## SOURCE EXCERPT
◆ ◆ ◆ ◆ ◆

Studio album by 36 Crazyfists
- Released: April 4, 2002
- Recorded: May 1–June 17, 2001
- Studio: Millbrook Studios (Millbrook, New York) Red Clay Studios (Suffern, New York)
- Genre: Nu metal, alternative metal, thrash metal, post-hardcore
- Length: 46:35
- Label: Roadrunner
- Producer: Eddie Wohl, Rob Caggiano, Steve Regina

36 Crazyfists chronology
| Demo '99 (1999) | Bitterness the Star (2002) | A Snow Capped Romance (2004) |

= Bitterness the Star =

Bitterness the Star is the debut major label album by American metalcore band 36 Crazyfists. It was released on April 4, 2002 through Roadrunner Records, and was produced by Eddie Wohl. "Slit Wrist Theory" was released as a single and is often censored to "Wrist Theory" on music channels to eliminate the self-harm reference. This is the only 36 Crazyfists album to bear a Parental Advisory sticker.

Singer Brock Lindow has stated that this release is his favorite 36 Crazyfists studio album. In an interview with the music magazine Kerrang! in 2007, he declared, "Bitterness will always remain my favourite album, no matter what".

◆ ◆ ◆ ◆ ◆

## DATA EXCERPT

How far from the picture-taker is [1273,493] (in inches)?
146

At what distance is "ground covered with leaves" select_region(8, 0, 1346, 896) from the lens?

◆ ◆ ◆ ◆ ◆

## REQUIREMENTS
In the article on the album Bitterness the Star, which song was released as a single and is often censored on music channels?

## THE REPLY
"Slit Wrist Theory"